* **VORLIEGENDER TEXT**:

========================================

Verena mag ihren Job im Marketing eines großen Logistikunternehmens. Doch nach acht Stunden schaltet sie ihren Computer aus und geht erst mal mit ihrem Hund spazieren. Wer jetzt noch etwas von ihr möchte, muss sich bis zum nächsten Tag gedulden. Nachdem Verena vor drei Jahren kurz vor dem Burnout stand, ist sie nicht mehr bereit, die vielen Überstunden zu leisten, die in ihrem Job üblich und im Prinzip selbstverständlich sind. Sie erledigt ihre Aufgaben zuverlässig, engagiert sich aber darüber hinaus nicht für das Unternehmen. Ihre Gesundheit und ihre privaten Hobbys sind ihr wichtig, die Arbeit soll nicht ihr Leben bestimmen.
Arbeitswelt im Wandel
Die Corona-Pandemie, der Fachkräftemangel, Homeoffice und mobiles Arbeiten – unsere Arbeitswelt verändert sich rasant. Unternehmen und Führungskräfte müssen sich diesem Wandel stellen – ob sie wollen oder nicht. Dazu gehört auch der Begriff der Stillen Kündigung, der seit einiger Zeit im Internet und vor allem in den sozialen Medien diskutiert, interpretiert und kommentiert wird. Angefangen hat alles mit dem TikTok-Video eines jungen amerikanischen Software-Entwicklers, der sich auf der Plattform Zaid Khan nennt. Darin sagte er: „Du kündigst nicht deinen Job, arbeitest aber auch nicht mehr, als dein Vertrag vorsieht. Arbeit ist nicht dein Leben, dein Wert als Mensch definiert sich nicht über deine Produktivität.“
Ernstes Phänomen oder viel heiße Luft?

========================================

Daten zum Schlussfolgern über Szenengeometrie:
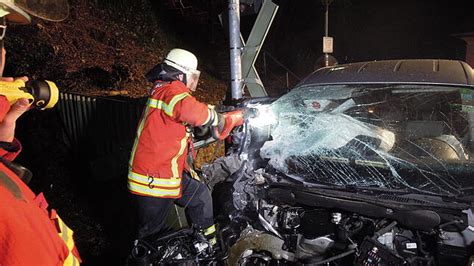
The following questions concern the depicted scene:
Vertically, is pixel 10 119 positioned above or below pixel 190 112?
above

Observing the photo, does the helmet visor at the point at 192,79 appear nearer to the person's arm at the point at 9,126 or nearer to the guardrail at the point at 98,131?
the person's arm at the point at 9,126

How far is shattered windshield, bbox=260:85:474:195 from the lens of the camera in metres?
2.42

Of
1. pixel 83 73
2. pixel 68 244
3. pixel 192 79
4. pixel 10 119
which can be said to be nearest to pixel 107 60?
pixel 83 73

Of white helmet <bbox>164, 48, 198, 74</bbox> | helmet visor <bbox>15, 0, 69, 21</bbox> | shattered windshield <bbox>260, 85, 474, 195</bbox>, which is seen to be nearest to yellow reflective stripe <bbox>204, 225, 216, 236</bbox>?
shattered windshield <bbox>260, 85, 474, 195</bbox>

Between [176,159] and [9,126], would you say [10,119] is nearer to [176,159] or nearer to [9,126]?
[9,126]

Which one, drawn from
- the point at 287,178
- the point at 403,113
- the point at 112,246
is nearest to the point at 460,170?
the point at 403,113

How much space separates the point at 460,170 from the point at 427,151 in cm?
24

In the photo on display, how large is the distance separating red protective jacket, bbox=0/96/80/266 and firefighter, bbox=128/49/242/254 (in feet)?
5.01

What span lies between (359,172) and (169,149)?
4.61 feet

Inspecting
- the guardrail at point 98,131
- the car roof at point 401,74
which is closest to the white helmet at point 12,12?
the car roof at point 401,74

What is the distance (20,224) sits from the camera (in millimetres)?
1069

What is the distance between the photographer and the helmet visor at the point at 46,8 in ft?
4.89

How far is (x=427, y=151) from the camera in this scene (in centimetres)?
253

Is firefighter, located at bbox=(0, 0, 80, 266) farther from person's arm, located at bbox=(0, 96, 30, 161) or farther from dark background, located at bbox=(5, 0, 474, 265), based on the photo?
dark background, located at bbox=(5, 0, 474, 265)
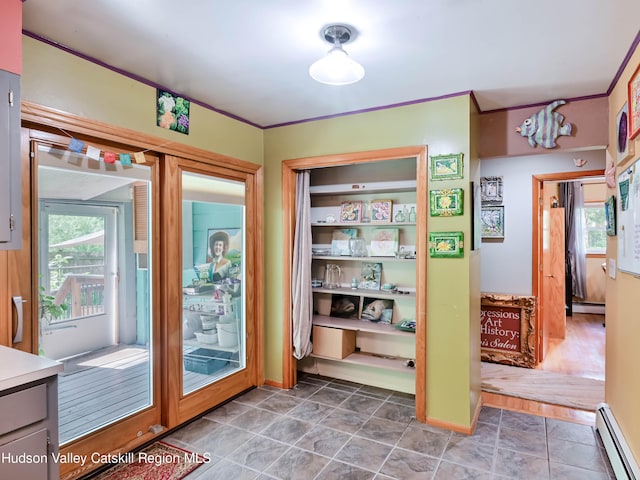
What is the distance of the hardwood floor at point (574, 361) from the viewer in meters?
3.12

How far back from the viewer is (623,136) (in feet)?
7.62

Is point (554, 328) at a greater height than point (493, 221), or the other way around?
point (493, 221)

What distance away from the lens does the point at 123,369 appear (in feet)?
8.60

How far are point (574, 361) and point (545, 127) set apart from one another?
297 centimetres

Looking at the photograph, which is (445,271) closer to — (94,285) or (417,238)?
(417,238)

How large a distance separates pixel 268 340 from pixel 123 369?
1.33 meters

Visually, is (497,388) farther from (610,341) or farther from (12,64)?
(12,64)

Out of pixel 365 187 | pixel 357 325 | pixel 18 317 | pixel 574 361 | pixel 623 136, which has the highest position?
pixel 623 136

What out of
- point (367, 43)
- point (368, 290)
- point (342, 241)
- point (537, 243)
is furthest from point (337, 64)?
point (537, 243)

========================================

* **AUFGABENSTELLUNG**:
Schreiben Sie aus dem Text über die Stille Kündigung den Abschnitt wortgetreu ab, der bei den Worten „Verena mag ihren“ einsetzt und nach „ihr Leben bestimmen.“ endet.

* **LÖSUNG**:
Verena mag ihren Job im Marketing eines großen Logistikunternehmens. Doch nach acht Stunden schaltet sie ihren Computer aus und geht erst mal mit ihrem Hund spazieren. Wer jetzt noch etwas von ihr möchte, muss sich bis zum nächsten Tag gedulden. Nachdem Verena vor drei Jahren kurz vor dem Burnout stand, ist sie nicht mehr bereit, die vielen Überstunden zu leisten, die in ihrem Job üblich und im Prinzip selbstverständlich sind. Sie erledigt ihre Aufgaben zuverlässig, engagiert sich aber darüber hinaus nicht für das Unternehmen. Ihre Gesundheit und ihre privaten Hobbys sind ihr wichtig, die Arbeit soll nicht ihr Leben bestimmen.